“Al final de la jornada, aquel que se salva sabe, y el que no, no sabe nada”.
Estas palabras las repetía constantemente aquel maestro nacional que de niño tuve, burgalés, franquista y falangista, llegado a mi tierra como conquistador, y que lo padecí varios años hasta que mis padres me trasladaron de lugar cuando, al oírme aquél decir una frase en catalán, con rabia y odio incomprensible diome con la palmeta en mi mano infantil hasta casi ensangrentarla, esa regla de madera que siempre tenía agarrada como un director de orquesta hace con su batuta.
Pero es frase que se me quedó grabada en la mente, pese a los ochenta años pasados, aún está presente y fresca, quizás de tanto repetida, pero que yo, ya muy rebelde desde niño, nunca le dí la importancia religiosa que él, maestro del nacionalcatolicismo, le imprimía, sino que entendí que en la vida uno debía luchar para alcanzar, al final de la misma, lo que él llamaba jornada, los anhelos, deseos, proyectos, ambiciones que se puedan tener.
Y créanme que es fácil lograrlo si uno es perseverante, trabajador, no desmaya, y tiene claro el camino a seguir y la meta hacia donde llegar.
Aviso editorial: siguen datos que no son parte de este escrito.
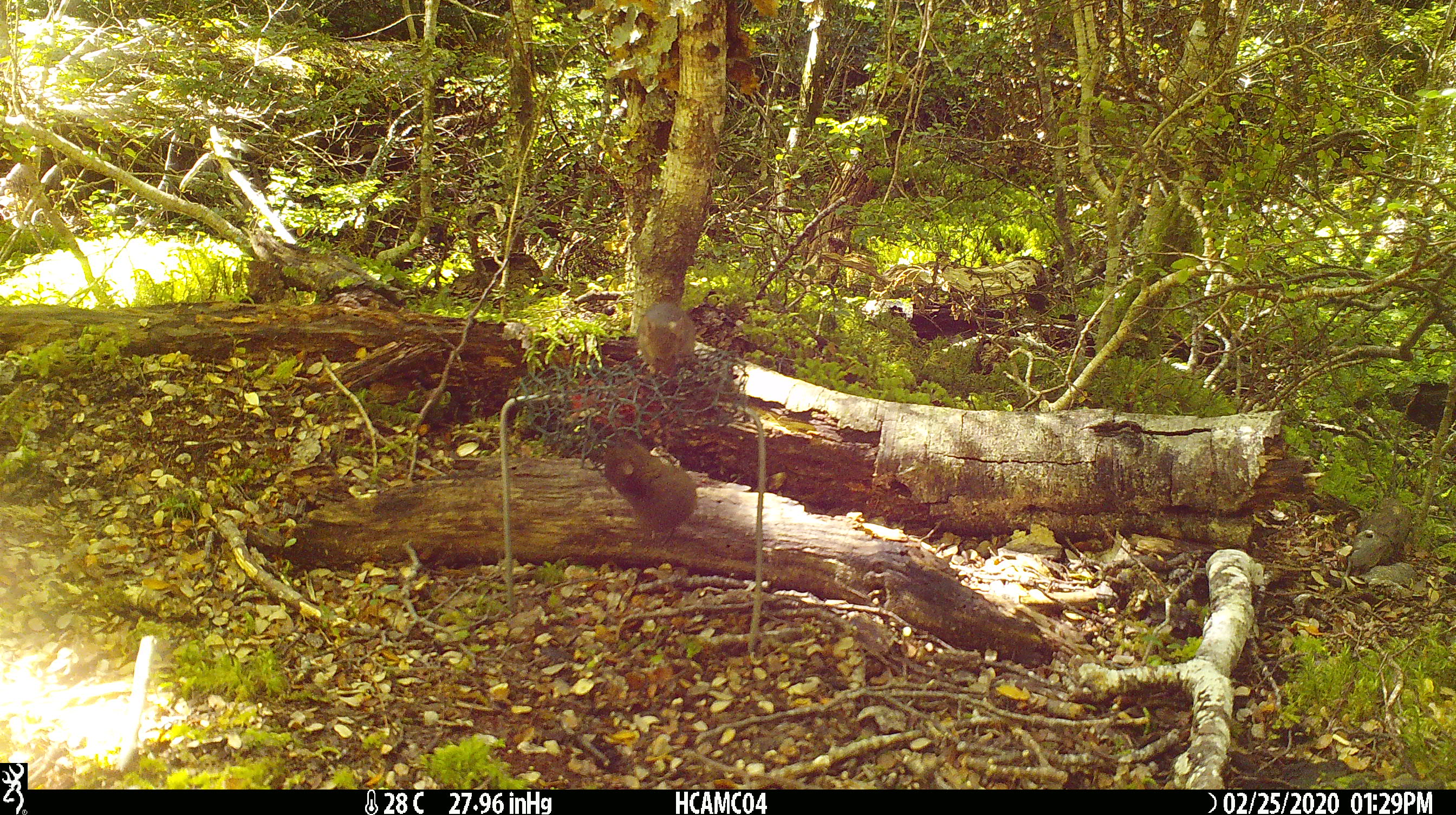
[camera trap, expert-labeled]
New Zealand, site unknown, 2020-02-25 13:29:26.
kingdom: Animalia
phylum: Chordata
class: Mammalia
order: Rodentia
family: Muridae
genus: Mus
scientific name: Mus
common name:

Y aquellas personas inteligentes, que las hay por todas partes, sobresaliendo de los necios que también existen, seguro que saben por qué lo digo y a qué me refiero. Sí, al final de la jornada, he alcanzado lo que me propuse, con tesón, con coraje, sin desmayo, sin tambalear… Una vez alcanzada la meta, igual el resto ya no tiene importancia. En verdad no tiene importancia alguna.